The earthy beans and mushrooms, savoury bell peppers, sweet corn and tomatoes, and the deep and fiery chili spice, vegan comfort food at its finest.
A medium- to full-bodied California Zinfandel.
The dominate flavour in the food, is, of course, the chili spice with that deep, smoky chipotle note and a touch of heat. Rich, fruit-driven Zinfandels are juicy and plush with a hint of spice, and they have enough body to stand up to this Football Sunday plant-based favourite.
If I knew then, what I know now, I would have taken out stock in Jackfruit. That lament aside, this vegan taco is a delicious mix of sweet, smoky, spicy, and saucy.
Rosé to the rescue! More specifically, go for a Tavel, or a deeper pink wine that has a bit more weight.
A mid-weight pink wine has enough stuffing to match the richness of the jackfruit (delicately pink, Provence-style rosés could be easily overpowered by the saucy flavour and hearty “meat.”) It also has ripe berry flavours that almost work like a sauce on their own.

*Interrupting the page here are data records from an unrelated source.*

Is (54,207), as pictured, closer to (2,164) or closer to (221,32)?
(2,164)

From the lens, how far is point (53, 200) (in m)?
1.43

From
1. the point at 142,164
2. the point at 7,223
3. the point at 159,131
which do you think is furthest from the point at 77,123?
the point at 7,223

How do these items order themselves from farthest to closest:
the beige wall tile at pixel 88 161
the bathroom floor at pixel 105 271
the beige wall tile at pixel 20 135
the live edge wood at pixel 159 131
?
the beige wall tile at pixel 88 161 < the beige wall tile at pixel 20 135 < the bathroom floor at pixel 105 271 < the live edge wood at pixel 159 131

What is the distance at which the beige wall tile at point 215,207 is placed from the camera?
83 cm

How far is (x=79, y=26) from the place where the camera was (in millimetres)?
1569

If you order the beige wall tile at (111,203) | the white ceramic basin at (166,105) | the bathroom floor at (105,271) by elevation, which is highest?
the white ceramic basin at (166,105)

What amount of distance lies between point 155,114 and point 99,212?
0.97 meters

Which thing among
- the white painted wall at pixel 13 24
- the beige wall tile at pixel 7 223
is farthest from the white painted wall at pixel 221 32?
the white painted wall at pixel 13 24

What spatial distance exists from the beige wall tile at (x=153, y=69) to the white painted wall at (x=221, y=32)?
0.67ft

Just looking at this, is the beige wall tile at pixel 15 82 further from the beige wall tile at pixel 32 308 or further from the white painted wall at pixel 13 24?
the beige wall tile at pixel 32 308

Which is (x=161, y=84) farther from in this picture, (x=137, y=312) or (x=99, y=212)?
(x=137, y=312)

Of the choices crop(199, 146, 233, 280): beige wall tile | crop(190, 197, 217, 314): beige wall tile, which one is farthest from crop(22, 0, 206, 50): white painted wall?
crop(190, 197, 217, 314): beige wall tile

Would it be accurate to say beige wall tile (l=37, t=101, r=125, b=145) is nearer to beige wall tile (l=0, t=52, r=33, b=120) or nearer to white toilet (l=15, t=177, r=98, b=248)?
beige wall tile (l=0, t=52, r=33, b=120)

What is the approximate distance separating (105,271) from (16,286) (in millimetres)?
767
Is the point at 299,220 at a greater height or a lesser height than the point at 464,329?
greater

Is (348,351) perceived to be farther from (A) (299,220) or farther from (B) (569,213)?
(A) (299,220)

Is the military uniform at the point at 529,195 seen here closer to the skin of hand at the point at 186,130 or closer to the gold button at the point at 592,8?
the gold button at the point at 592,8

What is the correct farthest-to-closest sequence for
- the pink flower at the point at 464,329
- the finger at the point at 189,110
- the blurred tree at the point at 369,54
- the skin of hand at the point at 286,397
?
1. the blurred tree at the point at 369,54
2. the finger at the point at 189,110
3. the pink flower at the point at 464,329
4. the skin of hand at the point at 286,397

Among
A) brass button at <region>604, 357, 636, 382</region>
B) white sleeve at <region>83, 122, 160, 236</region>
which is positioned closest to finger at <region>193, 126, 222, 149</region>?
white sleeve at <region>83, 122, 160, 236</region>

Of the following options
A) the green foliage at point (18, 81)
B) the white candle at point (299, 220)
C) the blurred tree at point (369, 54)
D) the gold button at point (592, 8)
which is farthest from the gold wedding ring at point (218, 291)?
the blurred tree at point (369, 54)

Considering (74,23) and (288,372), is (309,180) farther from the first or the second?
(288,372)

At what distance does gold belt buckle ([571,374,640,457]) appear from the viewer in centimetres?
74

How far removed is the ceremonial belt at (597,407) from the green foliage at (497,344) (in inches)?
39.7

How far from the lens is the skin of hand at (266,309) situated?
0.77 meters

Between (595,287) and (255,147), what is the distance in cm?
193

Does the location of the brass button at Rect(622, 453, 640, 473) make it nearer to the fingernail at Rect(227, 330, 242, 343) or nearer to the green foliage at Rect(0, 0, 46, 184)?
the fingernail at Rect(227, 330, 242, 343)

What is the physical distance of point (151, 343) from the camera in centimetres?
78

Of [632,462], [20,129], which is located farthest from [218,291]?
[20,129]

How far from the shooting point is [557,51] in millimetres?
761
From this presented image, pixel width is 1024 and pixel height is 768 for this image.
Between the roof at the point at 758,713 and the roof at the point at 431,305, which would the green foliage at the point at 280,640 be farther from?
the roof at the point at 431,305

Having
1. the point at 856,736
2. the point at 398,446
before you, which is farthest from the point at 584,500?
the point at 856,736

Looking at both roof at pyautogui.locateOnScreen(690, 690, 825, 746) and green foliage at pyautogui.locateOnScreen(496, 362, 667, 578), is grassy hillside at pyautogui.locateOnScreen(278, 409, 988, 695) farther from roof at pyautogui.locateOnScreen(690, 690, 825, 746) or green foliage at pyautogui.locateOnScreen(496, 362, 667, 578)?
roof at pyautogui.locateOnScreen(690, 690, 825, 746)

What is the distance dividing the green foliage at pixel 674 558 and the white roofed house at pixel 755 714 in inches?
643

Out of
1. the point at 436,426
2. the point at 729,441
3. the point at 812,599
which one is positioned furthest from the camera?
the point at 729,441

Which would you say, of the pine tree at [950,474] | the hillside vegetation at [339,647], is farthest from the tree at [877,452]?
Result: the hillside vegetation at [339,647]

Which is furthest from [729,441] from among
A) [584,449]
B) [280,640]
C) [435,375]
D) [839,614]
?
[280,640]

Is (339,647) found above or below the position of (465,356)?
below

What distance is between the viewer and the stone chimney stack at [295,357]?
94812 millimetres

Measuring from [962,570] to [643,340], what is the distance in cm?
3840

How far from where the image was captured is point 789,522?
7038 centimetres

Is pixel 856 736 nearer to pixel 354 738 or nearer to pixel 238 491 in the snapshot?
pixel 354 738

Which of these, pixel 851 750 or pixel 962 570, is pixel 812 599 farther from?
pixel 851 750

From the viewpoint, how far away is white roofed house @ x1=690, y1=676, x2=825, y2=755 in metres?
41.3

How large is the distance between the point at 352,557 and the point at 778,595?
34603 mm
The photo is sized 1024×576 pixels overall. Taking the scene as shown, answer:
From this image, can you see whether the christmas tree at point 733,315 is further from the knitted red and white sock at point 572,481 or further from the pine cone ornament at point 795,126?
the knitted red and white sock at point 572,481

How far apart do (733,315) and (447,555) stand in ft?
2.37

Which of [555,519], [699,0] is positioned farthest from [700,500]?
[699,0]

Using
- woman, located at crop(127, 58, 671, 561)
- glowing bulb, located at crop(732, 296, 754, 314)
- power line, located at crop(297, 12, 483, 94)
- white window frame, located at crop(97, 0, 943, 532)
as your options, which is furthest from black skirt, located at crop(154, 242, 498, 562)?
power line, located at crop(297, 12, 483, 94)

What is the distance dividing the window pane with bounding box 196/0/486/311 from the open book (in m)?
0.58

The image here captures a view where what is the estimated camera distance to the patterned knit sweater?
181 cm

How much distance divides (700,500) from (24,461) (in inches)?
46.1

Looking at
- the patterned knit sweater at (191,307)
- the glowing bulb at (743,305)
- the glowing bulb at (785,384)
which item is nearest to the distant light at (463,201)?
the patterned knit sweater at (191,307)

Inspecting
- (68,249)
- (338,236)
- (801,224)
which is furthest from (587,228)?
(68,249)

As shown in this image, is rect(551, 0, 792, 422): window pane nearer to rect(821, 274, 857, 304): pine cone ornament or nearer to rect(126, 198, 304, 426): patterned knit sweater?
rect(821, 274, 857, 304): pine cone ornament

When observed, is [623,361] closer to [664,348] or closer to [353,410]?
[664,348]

Plus, Tavel (a rosé from the southern Rhône) still has that mouth-watering acidic backbone to mop up any saucy flavours on your tongue and get you ready for the next bite!
With many variations to from which to choose, these aromatic sauces are deeply flavoured with smoky herbs of cumin, coriander, turmeric, chilies, ginger. Sweet, spicy, rich… I’m drooling.
Alsatian Gewürztraminer is your go-to.
Indian curries, while wide ranging in recipes and ingredients, are spicy (either aromatic or hot), complex and rich. Gewürz is a classic pairing because it also has spicy ginger notes but more importantly, its slight sweetness will offset any heat of the dish, and the mouth-coating weight of the wine stands up to the heft of the sauce.
Herbal, vegetal and light, this is the epitome of vegan clean-out-the-fridge meals.
I like the Italian whites for this pairing. Pinot Grigio, Pinot Blanco, Vermentino all fit the bill nicely, but the one I reach for is a well-made Soave (unless you’ve got a lot of tomatoes in the mix, then see Lasagna for pairing ideas).
The point of this dish is to really feature the fresh, seasonal vegetables that make the pasta sing. A wine with some lemon freshness and a touch of earthy minerality offers a nice frame. Garganega (the grape of Soave) has what you’re looking for.
A cross between a stir fry and a pasta primavera, a Buddha Bowl is a hodge-podge of grains, legumes, vegetables, and a sauce or dressing.
For heartier Buddha Bowls that incorporate sweet potatoes, rice or quinoa and a hearty bean like chickpeas, I’m saying Chardonnay; for lighter versions, see stir fry above.
Chardonnay is nutty, creamy and has the weight to stand up to the robust veggies and grains. Complimentary flavours with matching body so nothing is overwhelmed or left behind.
Salty, piquant, and tangy, don’t rule out plant or nut-based cheeses. They’re actually really delicious!
I’m partial to white wines with cheese – plant or dairy based. For me a crisp, dry Riesling is your get-out-of-jail-free card for all cheese plates.
Any kind of cheese naturally has a fatty, mouth coating character – it’s why we looooove them! A wine that’s high in acid that makes your mouth water, like a Riesling, cuts through that coating on your tongue and gets you ready for the next bite. And the next one, and the next one ….
Earthy, hearty, savoury and lightly herbal. Comfort food at its finest.
I love a spicy, smoky Syrah for this dish.
I like how the peppery spice in the Syrah compliments the homey spice of the pie. The moderate acid in the wine is just enough to brighten the hearty filling of the dish. And, the earthy element of the Syrah is matched well with the inherent earthiness of the lentils and sweet root vegetables. Bring on the cool nights!